[To be done] Repeat exactly the lines of the listing from the line containing "Amongst the objects" through its last line, and nothing beyond them.

(Spatial question records)
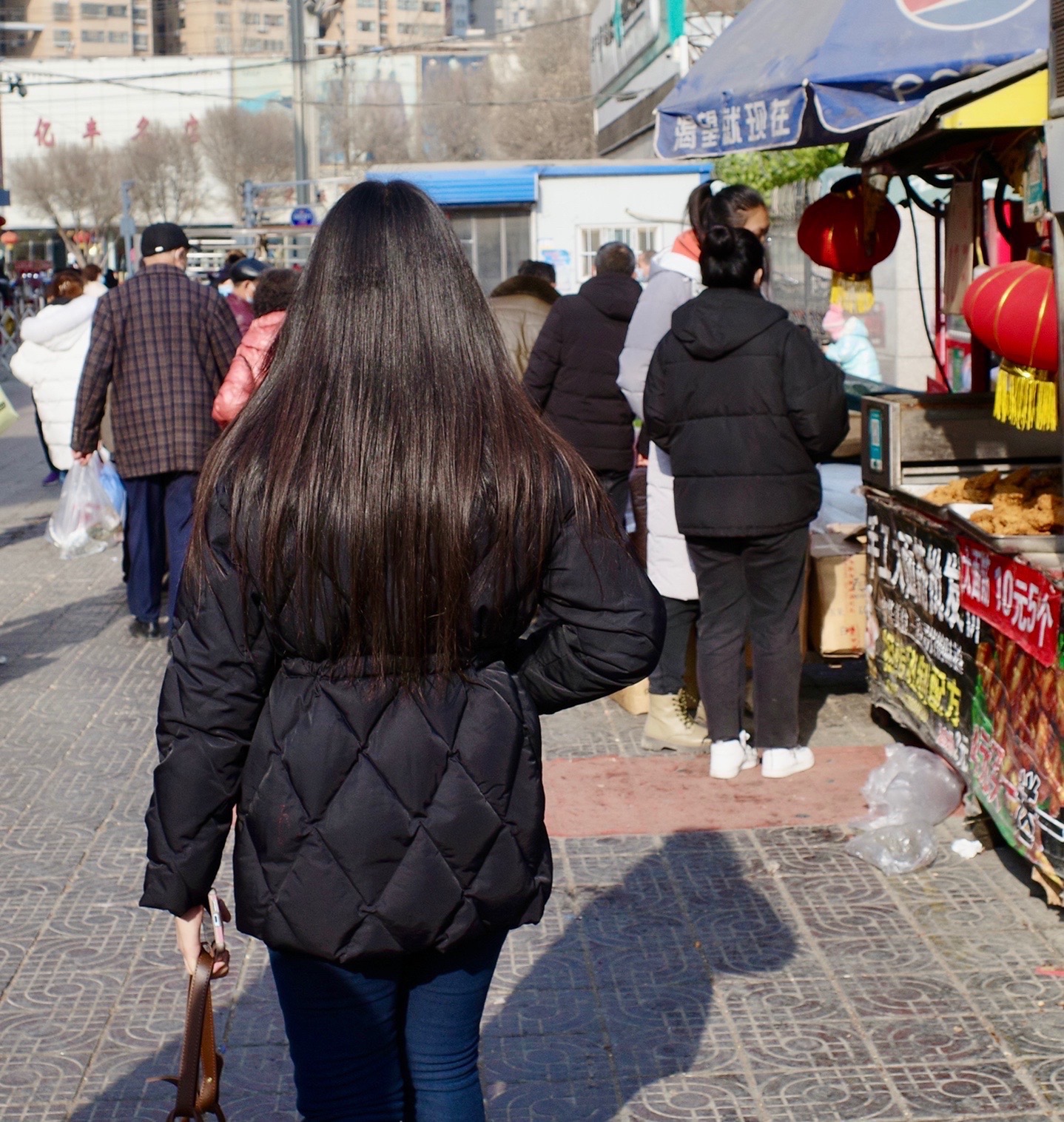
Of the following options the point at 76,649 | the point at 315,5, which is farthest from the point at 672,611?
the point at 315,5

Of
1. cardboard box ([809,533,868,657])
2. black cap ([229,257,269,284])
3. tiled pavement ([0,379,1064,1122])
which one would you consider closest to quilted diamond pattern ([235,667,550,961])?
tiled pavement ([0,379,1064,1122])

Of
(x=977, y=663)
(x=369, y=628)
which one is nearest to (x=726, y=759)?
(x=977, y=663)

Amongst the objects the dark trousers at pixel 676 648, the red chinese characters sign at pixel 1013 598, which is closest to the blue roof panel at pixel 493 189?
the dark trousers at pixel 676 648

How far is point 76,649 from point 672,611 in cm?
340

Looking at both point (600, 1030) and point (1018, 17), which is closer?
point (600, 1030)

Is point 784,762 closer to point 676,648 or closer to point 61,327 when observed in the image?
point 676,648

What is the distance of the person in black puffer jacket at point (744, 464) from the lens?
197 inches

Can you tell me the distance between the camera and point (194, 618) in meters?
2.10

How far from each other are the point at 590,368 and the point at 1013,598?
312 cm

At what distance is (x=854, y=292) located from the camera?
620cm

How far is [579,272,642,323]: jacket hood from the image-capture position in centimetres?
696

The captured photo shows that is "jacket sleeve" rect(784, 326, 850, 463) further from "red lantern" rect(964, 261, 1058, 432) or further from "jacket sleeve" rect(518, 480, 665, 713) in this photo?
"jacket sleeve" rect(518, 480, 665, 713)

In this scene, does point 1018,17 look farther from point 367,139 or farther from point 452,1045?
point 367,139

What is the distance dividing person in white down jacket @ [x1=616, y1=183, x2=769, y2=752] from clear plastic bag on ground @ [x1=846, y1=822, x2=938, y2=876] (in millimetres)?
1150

[Exercise answer]
Amongst the objects the dark trousers at pixel 676 648, the red chinese characters sign at pixel 1013 598, which is closest to the blue roof panel at pixel 493 189?
the dark trousers at pixel 676 648

How far is point 76,649 from point 672,611 in cm?
340

Looking at both point (600, 1030) and point (1018, 17), which is closer?
point (600, 1030)

Is point 784,762 closer to point 676,648 or closer to point 61,327 when observed in the image?
point 676,648

What is the distance of the person in black puffer jacket at point (744, 464) from the lens?
197 inches

Can you tell me the distance between the camera and point (194, 618) in meters?
2.10

How far from each other are the point at 590,368 and the point at 1013,598?
312 cm

At what distance is (x=854, y=292) located from the camera?
620cm

How far is [579,272,642,323]: jacket hood from the image-capture position in centimetres?
696

The captured photo shows that is "jacket sleeve" rect(784, 326, 850, 463) further from "red lantern" rect(964, 261, 1058, 432) or further from "jacket sleeve" rect(518, 480, 665, 713) in this photo?
"jacket sleeve" rect(518, 480, 665, 713)

In this scene, does point 1018,17 look farther from point 367,139 or farther from point 452,1045?
point 367,139

What is the distance dividing person in white down jacket @ [x1=616, y1=183, x2=769, y2=752] from clear plastic bag on ground @ [x1=846, y1=822, x2=938, y2=876] (in millimetres)?
1150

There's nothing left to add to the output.